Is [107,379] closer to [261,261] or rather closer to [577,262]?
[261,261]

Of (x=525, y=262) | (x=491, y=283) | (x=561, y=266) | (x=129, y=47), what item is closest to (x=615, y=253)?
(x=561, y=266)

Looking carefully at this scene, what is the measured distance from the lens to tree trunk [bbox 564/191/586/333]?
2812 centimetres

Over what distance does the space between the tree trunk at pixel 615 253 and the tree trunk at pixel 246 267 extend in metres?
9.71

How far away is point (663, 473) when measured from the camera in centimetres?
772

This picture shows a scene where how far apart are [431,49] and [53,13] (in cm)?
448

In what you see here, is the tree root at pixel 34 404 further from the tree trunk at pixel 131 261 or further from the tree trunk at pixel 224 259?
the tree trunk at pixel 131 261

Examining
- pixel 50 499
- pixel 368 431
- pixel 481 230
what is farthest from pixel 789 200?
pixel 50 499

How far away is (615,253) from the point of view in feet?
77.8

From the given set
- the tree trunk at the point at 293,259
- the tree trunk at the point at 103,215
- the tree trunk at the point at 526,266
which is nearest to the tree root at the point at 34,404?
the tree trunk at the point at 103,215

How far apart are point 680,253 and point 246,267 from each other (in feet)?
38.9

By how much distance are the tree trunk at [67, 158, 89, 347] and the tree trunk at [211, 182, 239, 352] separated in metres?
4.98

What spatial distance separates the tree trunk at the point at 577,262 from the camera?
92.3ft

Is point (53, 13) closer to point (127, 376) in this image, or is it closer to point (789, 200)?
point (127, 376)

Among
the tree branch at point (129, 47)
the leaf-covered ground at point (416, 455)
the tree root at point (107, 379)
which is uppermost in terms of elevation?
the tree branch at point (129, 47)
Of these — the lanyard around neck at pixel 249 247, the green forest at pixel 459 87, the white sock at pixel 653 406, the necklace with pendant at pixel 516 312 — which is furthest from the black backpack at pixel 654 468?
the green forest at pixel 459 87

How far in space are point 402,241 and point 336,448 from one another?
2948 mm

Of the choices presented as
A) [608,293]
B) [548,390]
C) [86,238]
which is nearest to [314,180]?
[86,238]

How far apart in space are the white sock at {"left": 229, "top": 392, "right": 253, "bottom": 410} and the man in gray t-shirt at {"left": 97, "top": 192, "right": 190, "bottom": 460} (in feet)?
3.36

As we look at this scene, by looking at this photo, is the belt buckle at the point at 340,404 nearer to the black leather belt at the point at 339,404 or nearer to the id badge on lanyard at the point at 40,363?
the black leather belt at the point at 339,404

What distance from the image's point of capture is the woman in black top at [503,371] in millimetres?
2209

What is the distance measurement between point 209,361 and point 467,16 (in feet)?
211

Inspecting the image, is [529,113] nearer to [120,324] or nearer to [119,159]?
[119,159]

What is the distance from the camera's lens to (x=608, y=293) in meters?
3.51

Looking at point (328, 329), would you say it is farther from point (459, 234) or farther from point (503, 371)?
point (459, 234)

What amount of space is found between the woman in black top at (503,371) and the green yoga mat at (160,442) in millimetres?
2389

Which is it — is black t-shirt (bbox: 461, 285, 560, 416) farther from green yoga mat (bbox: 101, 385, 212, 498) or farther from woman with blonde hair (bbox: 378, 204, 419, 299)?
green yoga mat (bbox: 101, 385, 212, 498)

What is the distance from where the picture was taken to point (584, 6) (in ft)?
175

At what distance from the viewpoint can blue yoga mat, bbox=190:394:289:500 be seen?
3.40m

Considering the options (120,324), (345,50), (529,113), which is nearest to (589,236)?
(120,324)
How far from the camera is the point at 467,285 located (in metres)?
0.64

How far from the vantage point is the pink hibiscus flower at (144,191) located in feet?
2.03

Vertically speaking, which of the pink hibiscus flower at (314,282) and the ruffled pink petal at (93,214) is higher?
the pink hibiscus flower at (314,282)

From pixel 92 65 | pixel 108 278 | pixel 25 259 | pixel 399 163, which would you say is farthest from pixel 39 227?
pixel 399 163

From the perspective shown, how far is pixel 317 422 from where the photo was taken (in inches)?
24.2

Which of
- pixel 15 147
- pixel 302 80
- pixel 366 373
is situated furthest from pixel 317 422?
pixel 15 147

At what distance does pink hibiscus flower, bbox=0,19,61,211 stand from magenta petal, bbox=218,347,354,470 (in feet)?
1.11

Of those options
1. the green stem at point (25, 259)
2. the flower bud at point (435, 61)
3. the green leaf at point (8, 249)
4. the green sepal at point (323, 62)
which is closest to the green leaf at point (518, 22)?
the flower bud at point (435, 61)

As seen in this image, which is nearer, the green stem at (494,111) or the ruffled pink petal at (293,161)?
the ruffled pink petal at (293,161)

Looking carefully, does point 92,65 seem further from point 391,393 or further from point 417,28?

---

◆ Written problem
Write out the whole listing again. Match it word for word.

◆ Answer for this exercise
Is [107,379] closer to [261,261] or rather closer to [577,262]?
[261,261]

Of (x=525, y=262) | (x=491, y=283) | (x=561, y=266) | (x=129, y=47), what item is closest to (x=615, y=253)?
(x=561, y=266)

Looking carefully at this scene, what is the measured distance from the lens to tree trunk [bbox 564/191/586/333]?
2812 centimetres

Over what distance does the space between the tree trunk at pixel 615 253 and the tree trunk at pixel 246 267 extend in metres?
9.71

How far away is point (663, 473) when measured from the camera in centimetres?
772

This picture shows a scene where how far apart are [431,49] and [53,13] (in cm)?
448

In what you see here, is the tree root at pixel 34 404 further from the tree trunk at pixel 131 261 or further from the tree trunk at pixel 224 259?
the tree trunk at pixel 131 261

Examining
- pixel 50 499
- pixel 368 431
- pixel 481 230
what is farthest from pixel 789 200?
pixel 50 499

How far away is (615,253) from the point of view in feet?
77.8

From the given set
- the tree trunk at the point at 293,259
- the tree trunk at the point at 103,215
- the tree trunk at the point at 526,266
which is nearest to the tree root at the point at 34,404?
the tree trunk at the point at 103,215

How far apart are point 680,253 and point 246,267 from each other (in feet)?
38.9

By how much distance are the tree trunk at [67, 158, 89, 347] and the tree trunk at [211, 182, 239, 352] separated in metres?
4.98

What spatial distance separates the tree trunk at the point at 577,262 from the camera?
92.3ft

Is point (53, 13) closer to point (127, 376) in this image, or is it closer to point (789, 200)?
point (127, 376)

Among
the tree branch at point (129, 47)
the leaf-covered ground at point (416, 455)
the tree root at point (107, 379)
which is uppermost in terms of elevation?
the tree branch at point (129, 47)
Of these — the lanyard around neck at pixel 249 247, the green forest at pixel 459 87, the white sock at pixel 653 406, the necklace with pendant at pixel 516 312 — which is furthest from the black backpack at pixel 654 468?
the green forest at pixel 459 87

How far in space are point 402,241 and point 336,448 from one another?
2948 mm

Of the choices presented as
A) [608,293]
B) [548,390]
C) [86,238]
which is nearest to [314,180]?
[86,238]

How far apart in space are the white sock at {"left": 229, "top": 392, "right": 253, "bottom": 410} and the man in gray t-shirt at {"left": 97, "top": 192, "right": 190, "bottom": 460} (in feet)?
3.36

As we look at this scene, by looking at this photo, is the belt buckle at the point at 340,404 nearer to the black leather belt at the point at 339,404 or nearer to the id badge on lanyard at the point at 40,363?
the black leather belt at the point at 339,404

What distance from the image's point of capture is the woman in black top at [503,371] in millimetres?
2209

What is the distance measurement between point 209,361 and point 467,16 (in feet)?
211

Inspecting the image, is [529,113] nearer to [120,324] or nearer to [119,159]?
[119,159]

What is the distance from the camera's lens to (x=608, y=293) in meters?
3.51

Looking at point (328, 329), would you say it is farther from point (459, 234) or farther from point (503, 371)?
point (459, 234)

What amount of space is found between the woman in black top at (503,371) and the green yoga mat at (160,442) in millimetres?
2389

Which is it — is black t-shirt (bbox: 461, 285, 560, 416) farther from green yoga mat (bbox: 101, 385, 212, 498) or farther from woman with blonde hair (bbox: 378, 204, 419, 299)?
green yoga mat (bbox: 101, 385, 212, 498)

What is the distance from where the picture was taken to point (584, 6) (in ft)?
175

At what distance from the viewpoint can blue yoga mat, bbox=190:394:289:500 be seen?
3.40m

Considering the options (120,324), (345,50), (529,113), which is nearest to (589,236)?
(120,324)
How far from the camera is the point at 467,285 located (in metres)?
0.64

How far from the vantage point is the pink hibiscus flower at (144,191) located in feet?
2.03

Vertically speaking, which of the pink hibiscus flower at (314,282) and the ruffled pink petal at (93,214) is higher?
the pink hibiscus flower at (314,282)

From pixel 92 65 | pixel 108 278 | pixel 25 259 | pixel 399 163, which would you say is farthest from pixel 39 227?
pixel 399 163

From the perspective shown, how far is pixel 317 422 from where the photo was taken (in inches)?
24.2

Which of
- pixel 15 147
- pixel 302 80
- pixel 366 373
is situated furthest from pixel 317 422?
pixel 15 147

At what distance does pink hibiscus flower, bbox=0,19,61,211 stand from magenta petal, bbox=218,347,354,470 (in feet)?
1.11

Of those options
1. the green stem at point (25, 259)
2. the flower bud at point (435, 61)
3. the green leaf at point (8, 249)
4. the green sepal at point (323, 62)
which is closest to the green leaf at point (518, 22)?
the flower bud at point (435, 61)

As seen in this image, which is nearer, the green stem at (494,111) or the ruffled pink petal at (293,161)?
the ruffled pink petal at (293,161)

Looking carefully, does point 92,65 seem further from point 391,393 or further from point 417,28?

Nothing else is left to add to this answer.